Unsupervised domain adaptation (UDA) in 3D segmentation tasks presents a formidable challenge, primarily stemming from the sparse and unordered nature of point cloud data. Especially for LiDAR point clouds, the domain discrepancy becomes obvious across varying capture scenes, fluctuating weather conditions, and the diverse array of LiDAR devices in use. While previous UDA methodologies have often sought to mitigate this gap by aligning features between source and target domains, this approach falls short when applied to 3D segmentation due to the substantial domain variations. Inspired by the remarkable generalization capabilities exhibited by the vision foundation model, SAM, in the realm of image segmentation, our approach leverages the wealth of general knowledge embedded within SAM to unify feature representations across diverse 3D domains and further solves the 3D domain adaptation problem. Specifically, we harness the corresponding images associated with point clouds to facilitate knowledge transfer and propose an innovative hybrid feature augmentation methodology, which significantly enhances the alignment between the 3D feature space and SAM's feature space, operating at both the scene and instance levels.

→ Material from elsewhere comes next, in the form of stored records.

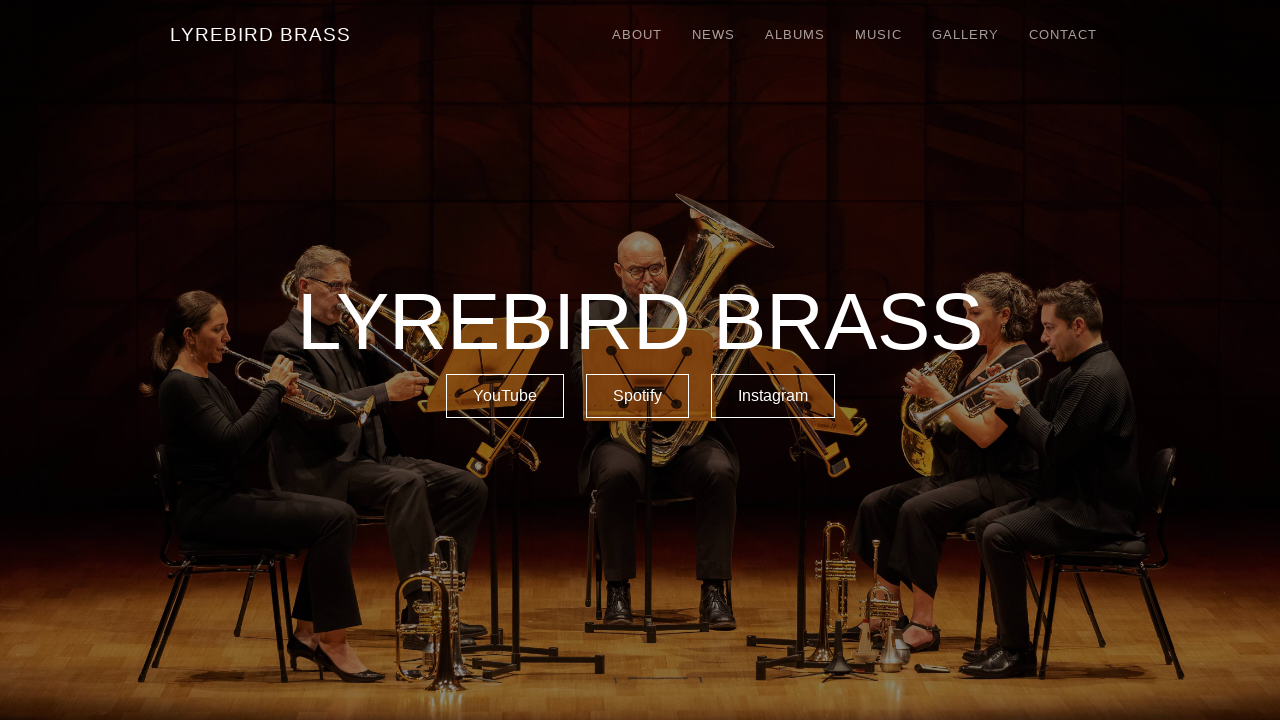

--- FILE ---
content_type: text/html; charset=UTF-8
request_url: https://lyrebirdbrass.com/
body_size: 899
content:
<!DOCTYPE html>
<html>
    <head>
        <meta charset="utf-8"/>
        <title>LyrebirdBrass</title>
        <meta content="width=device-width, initial-scale=1" name="viewport"/>
        <link href="/main.css" rel="stylesheet" type="text/css"/>
    </head>
    <body>
        <div class="hero">
            <div data-collapse="medium" data-animation="default" data-duration="400" role="banner" class="nav-bar w-nav">
                <div class="w-container">
                    <a href="/" aria-current="page" class="brand-link w-nav-brand w--current">
                        <h1 class="logo">Lyrebird Brass</h1>
                    </a>

                    <nav role="navigation" class="nav-menu w-nav-menu">
                        <a href="/about" class="nav-link w-nav-link">ABOUT</a>
                        <a href="/news" class="nav-link w-nav-link">NEWS</a>
                        <a href="/albums" class="nav-link w-nav-link">ALBUMS</a>
                        <a href="/music" class="nav-link w-nav-link">MUSIC</a>
                        <a href="/gallery" class="nav-link w-nav-link">GALLERY</a>
                        <a href="/contact" class="nav-link w-nav-link">CONTACT</a>
                    </nav>

<!-- Google tag (gtag.js) -->
<script async src="https://www.googletagmanager.com/gtag/js?id=G-KMVD6K5ZZJ"></script>
<script>
  window.dataLayer = window.dataLayer || [];
  function gtag(){dataLayer.push(arguments);}
  gtag('js', new Date());

  gtag('config', 'G-KMVD6K5ZZJ');
</script>
                    <div class="menu-button w-clearfix w-nav-button">
                        <div class="menu-text">MENU</div>
                        <div class="menu-icon w-icon-nav-menu"></div>
                    </div>
                </div>
            </div>
            <div class="hero-container w-container">
                <!--<div class="hero-subtitle">We just released our new album</div>-->
                <h1 class="hero-heading">Lyrebird Brass</h1>
                <a href="https://www.youtube.com/c/LyrebirdBrass" class="button big w-button" target=_blank>YouTube</a>
                <a href="https://open.spotify.com/artist/5oqShoLVIIfOx8FYfA1Tfm?si=VfirdXMaQ5CDmr1e7_k-uw" class="button big w-button" target=_blank>Spotify</a>
                <a href="https://www.instagram.com/lyrebirdbrass/" class="button big w-button" target=_blank>Instagram</a>
                
                <!--<a href="/music" class="button big w-button">Check it out</a><a href="/tour" class="button big w-button">Watch us live</a>-->
            </div>
        </div>
        <script src="/jq.js" type="text/javascript"></script>
        <script src="/site.js" type="text/javascript"></script>
        <!--[if lte IE 9]><script src="//cdnjs.cloudflare.com/ajax/libs/placeholders/3.0.2/placeholders.min.js"></script><![endif]-->
        <!-- https://webflow.com/design/lyrebirdbras?pageId=60aa48634693005a1f86e139 -->
        <!-- 
        <div style="position: fixed; bottom: 5px; right: 5px; height: 50px;"><a href="https://music.apple.com/artist/1617010512" target=_blank><img src="/images/itunes.png" style="height: 50px;"/></a></div>
        -->
        
    </body>
</html>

Our method is evaluated on many widely-recognized datasets and achieves state-of-the-art performance.
Paper Structure (17 sections, 3 equations, 4 figures, 5 tables)

This paper contains 17 sections, 3 equations, 4 figures, 5 tables.

Figures (4)

  • Figure 1: (a) Comparison of 3D UDA paradigms. Different from aligning two point feature domains directly, our method makes both the source domain and target domain align with the SAM feature space. (b) Visualization of the feature distance across different datasets, where smaller values indicate a more similar distribution. It is obvious that after mapping to SAM feature space, point feature distributions from disparate domains become much more aligned.

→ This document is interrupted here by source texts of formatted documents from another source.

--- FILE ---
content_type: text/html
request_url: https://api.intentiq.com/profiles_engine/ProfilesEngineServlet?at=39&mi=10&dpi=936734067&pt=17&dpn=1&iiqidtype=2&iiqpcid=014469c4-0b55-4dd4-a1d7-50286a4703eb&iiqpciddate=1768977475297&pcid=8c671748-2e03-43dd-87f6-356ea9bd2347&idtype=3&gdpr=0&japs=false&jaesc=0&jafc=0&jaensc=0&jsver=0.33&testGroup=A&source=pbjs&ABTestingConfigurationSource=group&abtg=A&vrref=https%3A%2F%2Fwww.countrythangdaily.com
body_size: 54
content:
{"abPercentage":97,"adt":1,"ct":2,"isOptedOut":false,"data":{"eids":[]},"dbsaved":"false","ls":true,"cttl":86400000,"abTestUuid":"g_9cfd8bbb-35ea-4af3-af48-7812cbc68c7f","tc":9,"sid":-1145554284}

  • Figure 2: Pipeline of our method. The point cloud is fed into the point encoder for point embeddings at the top, and the corresponding images are passed through the SAM encoder for image embeddings at the bottom, from which we obtain SAM-guided point embedding with the 2D-3D projection. Alignment loss $L_{align}$ is calculated based on the SAM-guided features and original features. Furthermore, augmented inputs provide diverse feature patterns boosting the 3D-to-SAM feature alignment.

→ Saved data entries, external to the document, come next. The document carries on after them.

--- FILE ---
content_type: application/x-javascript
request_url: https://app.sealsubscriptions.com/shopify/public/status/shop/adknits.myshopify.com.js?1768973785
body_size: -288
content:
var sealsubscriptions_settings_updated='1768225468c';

  • Figure 3: Hybrid feature augmentation by data mixing for better 3D-to-SAM feature alignment. Part(a) illustrate all the scene-level approaches including polar-based, range-based, and laser-based point mix-up, where different color represents points from distinct domain. Part(b) shows the data flow of mixing the point data with instance-level data from another domain with an instance mask, where we take source data as an example for instance-level point generation and vice versa.
  • Figure 4: Visualization of the domain adaptation from nuScenes to SemanticKITTI.